В его воображении рисовалась деревня. В сущности, впрочем, он знал ее очень мало, хотя и провел все детство обок с нею. Главный материал для знакомства с деревенским бытом ему дали собеседования с новыми знакомцами по общей квартире, но в материале этом было слишком много дано места романическому «несчастному» и упускалось из вида конкретное, упорствующее, не поддающееся убеждению. Деревня, которую видело его умственное око, была деревня идеальная, так сказать, предрасположенная. Он представлял себе, что нужно только придти, и не задавался вопросом, как будет принят его приход. Согласны ли будут скованные преданием люди сбросить с себя иго этого предания? Не пустило ли последнее настолько глубокие корни, что для извлечения их, кроме горячего слова, окажутся нужными и другие приемы? в чем состоят эти приемы? Быть может, в отождествлении личной духовной природы пришельца с подавленностью, охватившею духовный мир аборигенов?
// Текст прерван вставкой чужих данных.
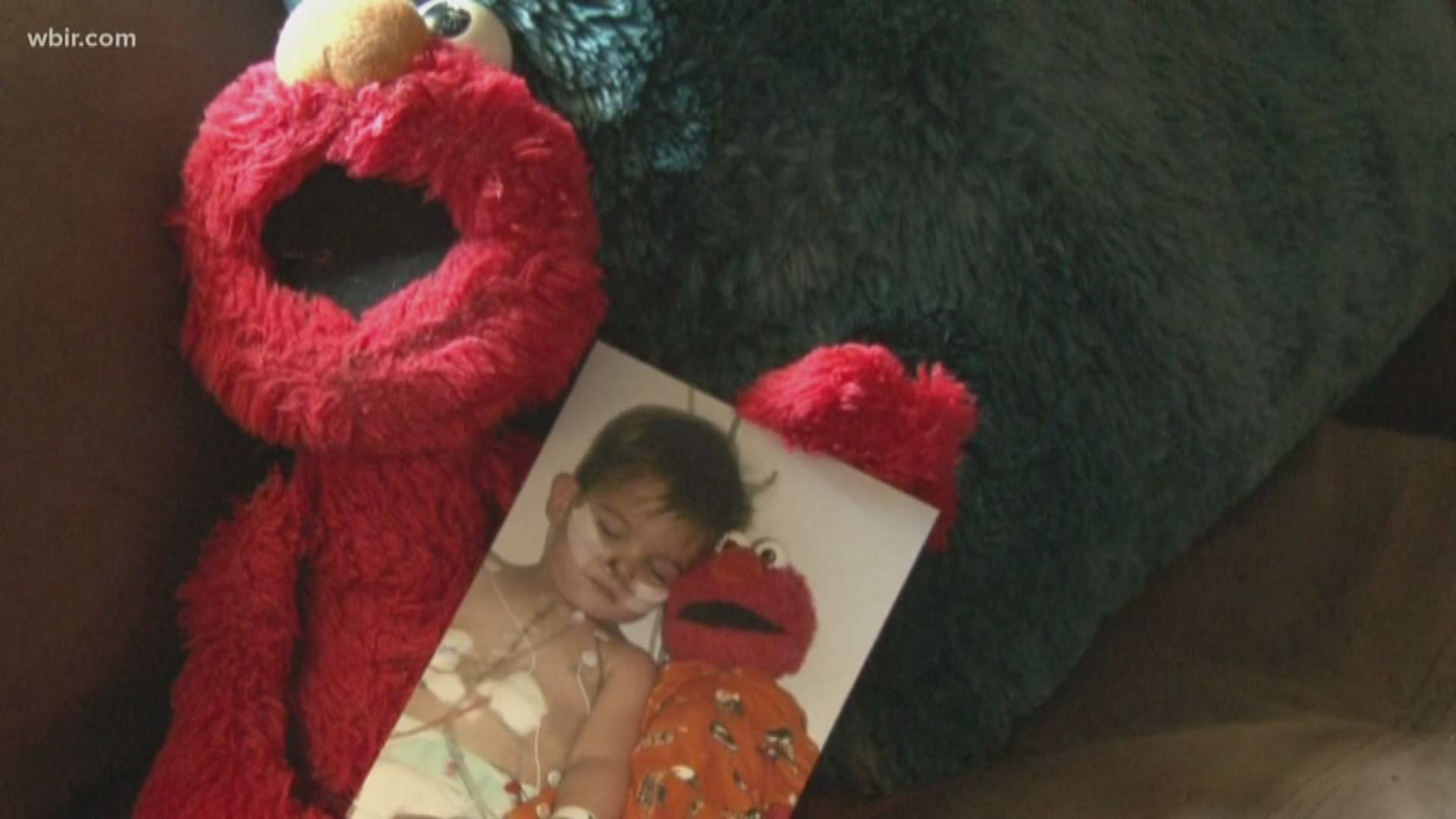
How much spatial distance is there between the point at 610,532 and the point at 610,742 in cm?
9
В сущности, однако ж, в том положении, в каком он находился, если бы и возникли в уме его эти вопросы, они были бы лишними или, лучше сказать, только измучили бы его, затемнили бы вконец тот луч, который хоть на время осветил и согрел его существование. Все равно, ему ни идти никуда не придется, ни задачи никакой выполнить не предстоит. Перед ним широко раскрыта дверь в темное царство смерти – это единственное ясное разрешение новых стремлений, которые волнуют его.
Наступило тепло; он чаще и чаще говорил об отъезде из Петербурга, и в то же время быстрее и быстрее угасал. Недуг не терзал его, а изнурял. Голова была тяжела и вся в поту. Квартирные жильцы следили за ним с удвоенным вниманием и даже с любопытством. Загадка смерти стояла так близко, что все с минуты на минуту ждали ее разрешения.
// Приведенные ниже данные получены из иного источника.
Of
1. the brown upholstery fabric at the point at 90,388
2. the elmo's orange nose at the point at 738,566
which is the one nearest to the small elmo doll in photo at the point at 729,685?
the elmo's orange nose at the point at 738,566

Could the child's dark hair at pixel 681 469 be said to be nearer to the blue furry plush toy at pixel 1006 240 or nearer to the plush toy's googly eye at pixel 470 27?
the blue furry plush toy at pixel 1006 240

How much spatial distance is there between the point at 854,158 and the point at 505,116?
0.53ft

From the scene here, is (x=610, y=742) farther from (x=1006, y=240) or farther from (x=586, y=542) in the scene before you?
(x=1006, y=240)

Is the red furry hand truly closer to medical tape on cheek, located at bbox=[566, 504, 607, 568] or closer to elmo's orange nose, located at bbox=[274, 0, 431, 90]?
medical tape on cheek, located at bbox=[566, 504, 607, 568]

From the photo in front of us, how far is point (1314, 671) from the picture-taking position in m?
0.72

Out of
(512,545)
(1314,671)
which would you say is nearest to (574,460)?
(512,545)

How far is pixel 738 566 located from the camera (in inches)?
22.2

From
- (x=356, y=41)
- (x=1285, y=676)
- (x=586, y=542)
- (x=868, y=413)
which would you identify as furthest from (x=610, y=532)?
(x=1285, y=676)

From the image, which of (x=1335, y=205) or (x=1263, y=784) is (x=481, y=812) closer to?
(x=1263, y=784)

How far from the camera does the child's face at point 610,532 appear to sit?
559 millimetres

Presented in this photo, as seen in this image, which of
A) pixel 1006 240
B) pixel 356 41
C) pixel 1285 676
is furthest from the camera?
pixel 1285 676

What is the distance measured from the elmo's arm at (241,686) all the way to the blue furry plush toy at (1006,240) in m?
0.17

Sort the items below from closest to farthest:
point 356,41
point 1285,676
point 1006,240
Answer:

Однажды, ночью, когда никого около него не было, он потянулся, чтобы достать стакан воды, стоявший на ночном столике. Но рука его застыла в воздухе…
Схоронили его на Митрофаньевском кладбище. Ни некролога, ни даже простого извещения об его смерти не было. Умер человек, искавший света и обревший – смерть.
Для всякого убежденного и желающего убеждать писателя (а именно только такого я имею в виду) вопрос о том, есть ли у него читатель, где он и как к нему относится, есть вопрос далеко не праздный.
Читатель представляет собой тот устой, на котором всецело зиждется деятельность писателя; он – единственный объект, ради которого горит писательская мысль. Убежденность писателя питается исключительно уверенностью в восприимчивости читателей, и там, где этого условия не существует, литературная деятельность представляет собой не что иное, как беспредельное поле, поросшее волчецом, на обнаженном пространстве которого бесцельно раздается голос, вопиющий в пустыне.
Доказывать эту истину нет ни малейшей надобности; она стоит столь же твердо, как и та, которая гласит, что для человеческого питания потребен хлеб, а не камень. Даже несомненнейшие литературные шуты – и те чувствуют себя неловко, утрачивают бойкость пера, ежели видят, что читатель не помирает со смеху в виду их кривляний. Даже тут, в этой клоаке человеческой мысли, чувствуется потребность поддержки со стороны читателя. И не только ради построчной мзды, но и ради того чувственного возбуждения, при отсутствии которого самое скоморошество делается вялым, бесцветным и назойливым.
Ежели в стране уже образовалась восприимчивая читательская среда, способная не только прислушиваться к трепетаниям человеческой мысли, но и свободно выражать свою восприимчивость, – писатель чувствует себя бодрым и сильным. Но он глубоко несчастлив там, где масса читателей представляет собой бродячее человеческое стадо, мятущееся под игом давлений внешнего свойства. Даже при уверенности, что в этой массе немало найдется сердец, несущихся навстречу писателю, это только усугубляет скорбь последнего. Он вдвое несчастлив: и за себя, и за те преданные сердца, которым горение их ничего не может дать, кроме сознания темного и безвыходного порабощения.